YP Comment: Care quandry

PHILIP HAMMOND will not be short of deputations prior to next month's Autumn Statement when the Chancellor will set out his own spending plans '“ the change of Government, and a willingness on Theresa May's part to slower the pace of deficit reduction following Brexit, means the lobbying will be even more intense in the coming weeks.

However, it would be remiss of the Chancellor to overlook today’s Health Select Committee letter on the crisis in social care. It is signed by Dr Sarah Wollaston, who is not only a respected former GP, but is one of the few politicians at Westminster to understand the financial intricacies of the NHS. When she upbraids Ministers by saying that their oft-repeated statements about record investment in the NHS are at odds with her experience, and the feedback she has received from the elderly, Mr Hammond must listen.

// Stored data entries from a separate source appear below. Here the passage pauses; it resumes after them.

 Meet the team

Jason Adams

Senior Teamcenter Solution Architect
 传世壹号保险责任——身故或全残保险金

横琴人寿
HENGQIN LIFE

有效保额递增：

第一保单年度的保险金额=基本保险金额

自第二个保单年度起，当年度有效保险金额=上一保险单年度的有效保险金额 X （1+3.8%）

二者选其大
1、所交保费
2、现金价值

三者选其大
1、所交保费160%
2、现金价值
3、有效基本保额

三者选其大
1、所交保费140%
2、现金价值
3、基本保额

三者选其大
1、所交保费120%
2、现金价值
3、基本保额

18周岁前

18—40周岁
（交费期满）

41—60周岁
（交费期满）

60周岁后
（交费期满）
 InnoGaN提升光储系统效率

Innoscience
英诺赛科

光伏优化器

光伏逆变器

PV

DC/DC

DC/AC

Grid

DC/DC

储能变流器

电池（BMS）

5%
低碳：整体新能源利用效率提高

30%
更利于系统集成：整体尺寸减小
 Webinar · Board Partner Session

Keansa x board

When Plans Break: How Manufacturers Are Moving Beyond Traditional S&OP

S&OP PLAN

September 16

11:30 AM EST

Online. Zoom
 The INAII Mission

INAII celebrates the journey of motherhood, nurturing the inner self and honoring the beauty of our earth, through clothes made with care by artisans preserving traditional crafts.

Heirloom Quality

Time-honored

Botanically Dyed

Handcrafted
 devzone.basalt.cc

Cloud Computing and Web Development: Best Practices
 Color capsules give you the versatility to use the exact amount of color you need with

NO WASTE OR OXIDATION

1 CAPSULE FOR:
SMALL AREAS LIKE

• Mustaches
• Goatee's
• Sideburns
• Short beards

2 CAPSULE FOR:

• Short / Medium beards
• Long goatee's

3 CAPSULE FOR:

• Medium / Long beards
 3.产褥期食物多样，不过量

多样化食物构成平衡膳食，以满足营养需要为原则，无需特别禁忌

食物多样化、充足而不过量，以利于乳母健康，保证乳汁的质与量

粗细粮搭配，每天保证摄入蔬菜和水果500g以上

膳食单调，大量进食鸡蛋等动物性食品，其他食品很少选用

The reason so many hospitals have a shortage of beds is because they’re being occupied by immobile patients who can’t be discharged because of inadequate care arrangements in their community, a sphere of spending which comes under town hall budgets rather than the auspices of the NHS. With the Care Quality Commission also warning that social care has reached “a tipping point”, there needs to be a far closer correlation between hospital care and community services so the elderly, people who have paid taxes for their entire working lives, are not made to feel an unwelcome burden.